After almost two years of contentious negotiations, the European Union and the United Kingdom have drafted a withdrawal agreement. The 585-page agreement details the regulations of the transition period for both sides after the UK exits the EU in March of 2019.

The deal aims to avoid a hard border between the UK and the EU, but several clauses within the agreement have proven controversial. One of the central points of dispute is the Irish border “backstop,” or the proposed solution to the fear of a hard border between EU member Ireland and Northern Ireland, which is part of the UK.

Key clauses in the draft

The draft covers topics ranging all the way from citizen’s movement across borders to the taxation of regional goods, such as Parma ham. There are, however, five essential stipulations in the agreement that are the most talked about.

Transition period

The transition period is outlined extensively in the draft. Under this agreement, EU customs law will prevail until December 31, 2020 to allow businesses and administrations time to prepare their infrastructure for new regulations. The UK will retain market access to the remaining 27 EU countries during this time, but will lose the right to vote on EU matters upon the exit date, according to the drafted agreement.

Irish “backstop”

The deal outlines a “backstop” arrangement for the Irish border. Should the EU and UK fail to reach an agreement by the end of the transitional period, a single customs territory will be established between Ireland and Northern Ireland. This clause is met with fears that British companies could take advantage of the single customs territory and manufacture and distribute products more cheaply, with access to tariff-free movement to the rest of the EU.

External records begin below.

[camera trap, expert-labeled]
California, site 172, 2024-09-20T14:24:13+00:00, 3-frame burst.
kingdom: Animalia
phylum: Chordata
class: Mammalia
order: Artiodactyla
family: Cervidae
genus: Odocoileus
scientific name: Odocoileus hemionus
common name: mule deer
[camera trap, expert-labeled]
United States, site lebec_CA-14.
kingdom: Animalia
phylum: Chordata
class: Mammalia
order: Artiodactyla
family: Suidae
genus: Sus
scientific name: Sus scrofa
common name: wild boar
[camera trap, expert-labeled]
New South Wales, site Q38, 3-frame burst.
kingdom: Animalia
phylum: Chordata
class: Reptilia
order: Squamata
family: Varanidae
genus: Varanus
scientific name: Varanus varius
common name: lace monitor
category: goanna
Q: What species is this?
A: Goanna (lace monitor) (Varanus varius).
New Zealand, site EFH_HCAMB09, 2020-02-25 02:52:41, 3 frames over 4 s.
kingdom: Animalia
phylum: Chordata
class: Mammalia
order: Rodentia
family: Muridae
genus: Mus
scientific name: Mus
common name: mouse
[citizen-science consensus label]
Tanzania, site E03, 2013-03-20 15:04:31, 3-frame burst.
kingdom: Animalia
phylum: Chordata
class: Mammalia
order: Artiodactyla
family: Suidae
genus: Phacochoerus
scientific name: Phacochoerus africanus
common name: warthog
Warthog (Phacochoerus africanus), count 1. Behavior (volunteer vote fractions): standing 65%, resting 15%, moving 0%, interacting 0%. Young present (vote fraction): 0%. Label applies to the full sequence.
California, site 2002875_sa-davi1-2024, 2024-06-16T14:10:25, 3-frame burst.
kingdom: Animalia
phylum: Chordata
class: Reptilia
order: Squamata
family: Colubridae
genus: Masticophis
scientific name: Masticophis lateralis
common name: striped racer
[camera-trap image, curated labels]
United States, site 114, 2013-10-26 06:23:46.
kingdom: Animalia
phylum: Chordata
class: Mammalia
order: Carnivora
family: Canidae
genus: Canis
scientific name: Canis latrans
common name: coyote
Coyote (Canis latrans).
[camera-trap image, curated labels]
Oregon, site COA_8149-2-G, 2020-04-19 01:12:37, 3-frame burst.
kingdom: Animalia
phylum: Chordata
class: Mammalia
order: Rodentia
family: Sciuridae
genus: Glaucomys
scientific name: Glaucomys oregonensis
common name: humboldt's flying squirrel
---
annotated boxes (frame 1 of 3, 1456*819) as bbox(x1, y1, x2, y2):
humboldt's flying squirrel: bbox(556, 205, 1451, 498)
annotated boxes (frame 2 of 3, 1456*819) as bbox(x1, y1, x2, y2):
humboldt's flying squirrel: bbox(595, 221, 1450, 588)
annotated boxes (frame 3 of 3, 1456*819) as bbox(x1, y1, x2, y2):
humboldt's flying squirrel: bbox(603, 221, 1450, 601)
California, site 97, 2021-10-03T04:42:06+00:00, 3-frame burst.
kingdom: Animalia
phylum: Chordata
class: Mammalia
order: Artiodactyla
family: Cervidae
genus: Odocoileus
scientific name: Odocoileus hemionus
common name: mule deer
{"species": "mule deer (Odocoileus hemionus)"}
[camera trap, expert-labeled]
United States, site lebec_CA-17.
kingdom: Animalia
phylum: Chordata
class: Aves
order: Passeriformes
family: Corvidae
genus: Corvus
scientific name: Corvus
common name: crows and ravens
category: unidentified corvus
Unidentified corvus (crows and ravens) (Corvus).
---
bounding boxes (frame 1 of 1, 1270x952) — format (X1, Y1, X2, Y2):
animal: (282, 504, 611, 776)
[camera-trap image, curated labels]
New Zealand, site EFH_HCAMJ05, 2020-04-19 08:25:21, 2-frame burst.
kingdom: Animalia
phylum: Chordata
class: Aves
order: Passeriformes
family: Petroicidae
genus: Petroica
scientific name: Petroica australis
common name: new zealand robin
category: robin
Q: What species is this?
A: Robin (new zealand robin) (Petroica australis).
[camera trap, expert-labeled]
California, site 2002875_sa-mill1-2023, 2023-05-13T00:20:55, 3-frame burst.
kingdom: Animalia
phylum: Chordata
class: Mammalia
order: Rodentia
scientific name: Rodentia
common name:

Citizen’s freedom of movement

The draft also guarantees freedom of movement to the more than three million EU citizens presiding in the UK and more than one million UK nationals in EU countries. In other words, citizens can continue to live, work, and move between EU member states freely, at least until a final agreement is reached.

Brexit bill

The Brexit bill within the agreement covers the UK’s divorce from the EU, and the methodology behind the UK’s financial obligation to the EU. Under this bill, the UK must honor all existing financial commitments to the EU programs. The British government estimates this commitment to be about €44 billion.

Joint dispute settlement

Finally, the draft demands that all regulatory, customs, and business disputes must be consulted and settled by a joint EU-UK committee. If no mutual solution can be found, an independent panel will be called upon to settle disputes.

Brexit negotiations are far from over, to say the least. With several contentious clauses argued both by supporters and dissenters of Brexit, major hurdles remain in the way of a “done deal.” Additionally, separately from the draft, the EU and UK must still negotiate their future relationships moving forward, particularly regarding trade.